Failing to set your Runkeeper/Garmin/ properly so that you fail to record your running prowess.
Talking to the lady on Runkeeper and telling her that she is in fact wrong about how far you’ve run and you are actually running much fucking faster than she has suggested.
Dancing and singing loudly to music that you can hear through earphones that no fucker else can.
Having a little cry when Adele comes on in your earphones.
Hopping aboard a barge on your local run down the canal to pretend to be Rose on the Titanic.
The test of a true hangover is to get a nice policeman to get you to blow in the bag.
I approached a policeman, sat in his van this morning on Brooklands Road and he didn’t seem keen on giving me a breath test “in the name of science or for any other fucking reason!”
You’re going to have to make the call yourself with the Taylor Swift thing.
Once you have ascertained that you do in fact have a hangover, Here are some top tips.
Plan your route well. Make sure that if you are going to vomit in someone’s garden, that it’s someone that you aren’t keen on.
Keep away from canals as cyclists don’t take kindly to being forced off the tow path and into the water.
The Geese at the moment are particularly violent which fucks with your head when hungover. Trying to headbut the little bastards whilst hanging out of your arse is particularly difficult.
Make sure you’ve got the right kit – you will need your oldest running clothes on and the following;
Fluids, it might be wise to take a shopping trolley full of large bottles Of Lucozade Sport and water for all your hydration needs. You can borrow one from your local Aldi, they won’t mind.

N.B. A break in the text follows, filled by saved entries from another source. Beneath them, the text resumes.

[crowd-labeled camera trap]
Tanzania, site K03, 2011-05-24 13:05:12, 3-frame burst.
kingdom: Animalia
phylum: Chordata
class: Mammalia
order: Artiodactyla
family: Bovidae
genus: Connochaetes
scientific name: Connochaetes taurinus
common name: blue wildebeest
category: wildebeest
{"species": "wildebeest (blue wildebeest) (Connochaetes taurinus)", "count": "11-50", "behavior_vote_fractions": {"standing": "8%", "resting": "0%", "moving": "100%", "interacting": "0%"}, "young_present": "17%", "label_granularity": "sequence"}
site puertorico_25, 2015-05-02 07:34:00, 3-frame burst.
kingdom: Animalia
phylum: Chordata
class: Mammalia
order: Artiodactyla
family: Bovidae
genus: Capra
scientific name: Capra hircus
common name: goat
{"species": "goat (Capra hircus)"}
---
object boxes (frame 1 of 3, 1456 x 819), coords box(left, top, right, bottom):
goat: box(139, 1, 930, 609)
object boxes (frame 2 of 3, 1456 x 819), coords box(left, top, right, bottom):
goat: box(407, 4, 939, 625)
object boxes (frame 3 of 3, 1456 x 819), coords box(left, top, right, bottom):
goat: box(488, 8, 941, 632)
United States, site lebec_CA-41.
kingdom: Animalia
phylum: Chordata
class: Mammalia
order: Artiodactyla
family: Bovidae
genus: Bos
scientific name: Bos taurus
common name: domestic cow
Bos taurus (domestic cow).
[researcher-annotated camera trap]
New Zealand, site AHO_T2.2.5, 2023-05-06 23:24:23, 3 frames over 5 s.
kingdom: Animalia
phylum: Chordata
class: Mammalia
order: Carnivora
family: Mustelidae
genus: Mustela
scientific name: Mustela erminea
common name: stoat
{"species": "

Toilet roll, in case you need a shit.
Clean pants in case you get caught short and shit yourself.
A first aid kit, in case of running related injuries. You can put this in the shopping trolley with your nine pack of toilet roll and spare clothes.
A good friend to take photos of you, should you fall and to moan incessantly to about how unbelievably ill you feel. If they are a very good friend, they can also assure you that any fears you have about the previous evening are unfounded.
A hat and sun glasses to disguise your shame.
A hair of the dog and a packet of crisps waiting for you at home.
Now, if you see a Lycra clad, fluorescent bum bag wearing runner that looks like they could have shit their pants pushing a supermarket trolley overloaded with water, Lucozade sport and being followed by two pissed off looking Canadian Geese, heading towards a kebab shop, you will know that they had a pretty fucking heavy night out, last night!